### Reading text
┄┄┄┄┄┄
Pressure Groups and Censorship
Attacks on the Press 2003 – Israel and the Occupied Territories
The Israeli army continued to imperil reporters and restrict their work in the occupied West Bank and Gaza Strip, making the area one of the most complicated and dangerous assignments for journalists in the Middle East. During 2003, two journalists were shot and killed by Israel Defense Forces (IDF) fire. Others encountered harsh treatment at checkpoints or had to contend with army-imposed limits on their movements.
As in previous years, the press freedom climate in the Occupied Territories changed depending on the conflict. With fewer armed clashes between Israelis and Palestinians in 2003 than during the first two years of the second intifada, which began in 2000, journalists say that working in the territories has become in some ways less dangerous. However, conditions remain violently unpredictable.
┄┄┄┄┄┄
### Record set
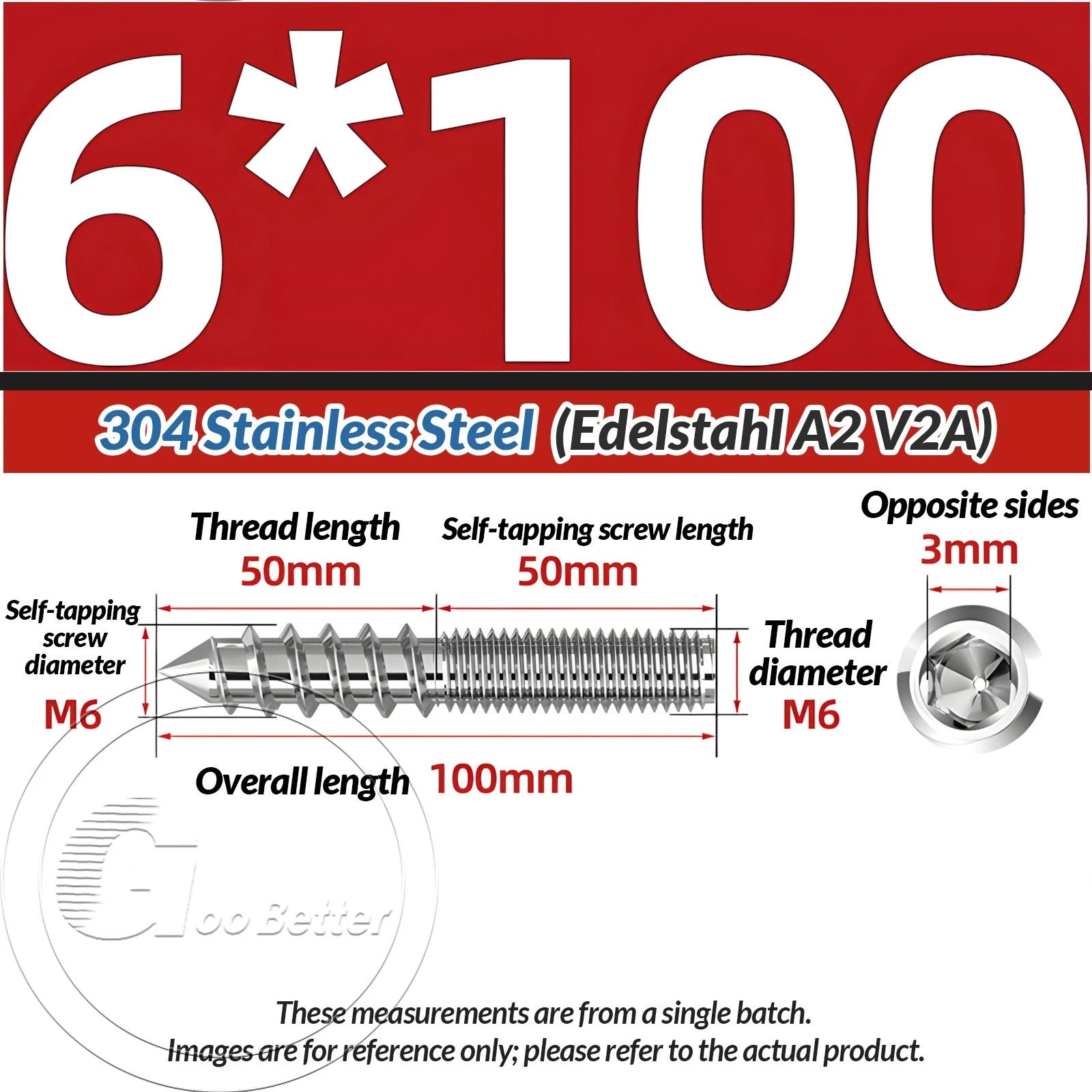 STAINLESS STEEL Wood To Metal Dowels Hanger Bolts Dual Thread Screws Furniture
┄┄┄┄┄┄
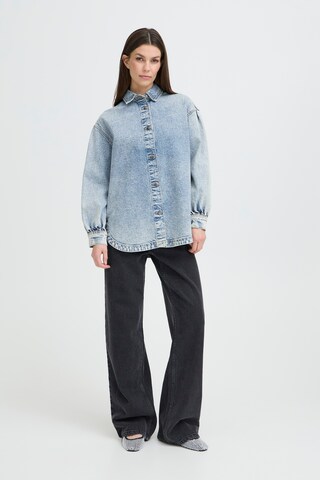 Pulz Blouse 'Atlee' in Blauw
┄┄┄┄┄┄
### What to do
[a] According to the press freedom report, how many journalists were shot and killed by Israel Defense Forces fire during 2003?
[b] Write out the press freedom report from "Pressure Groups and" down to "on their movements.".
[c] Carry the press freedom report forward past its final sentence.

### Answers
[a] Two journalists.

[b]
Pressure Groups and Censorship
Attacks on the Press 2003 – Israel and the Occupied Territories
The Israeli army continued to imperil reporters and restrict their work in the occupied West Bank and Gaza Strip, making the area one of the most complicated and dangerous assignments for journalists in the Middle East. During 2003, two journalists were shot and killed by Israel Defense Forces (IDF) fire. Others encountered harsh treatment at checkpoints or had to contend with army-imposed limits on their movements.

[c]
Within two weeks in late April and early May, Israeli forces shot dead two cameramen, bringing to six the number of journalists killed by Israeli fire since 2000. On April 19, Associated Press Television News cameraman Nazih Darwazeh was shot in the West Bank city of Nablus while covering clashes between Palestinian youths and Israeli troops. Darwazeh was filming an Israeli tank stranded at the corner of an alleyway when an Israeli soldier took a position on one knee near the tank and fired a single shot at where Darwazeh and several colleagues were standing, about 11 to 22 yards (10 to 20 meters) away. Darwazeh, who was wearing a fluorescent jacket marked “Press,” was hit in the head and died instantly, according to eyewitnesses. (See CPJ’s Web site, www.cpj.org, for more details.)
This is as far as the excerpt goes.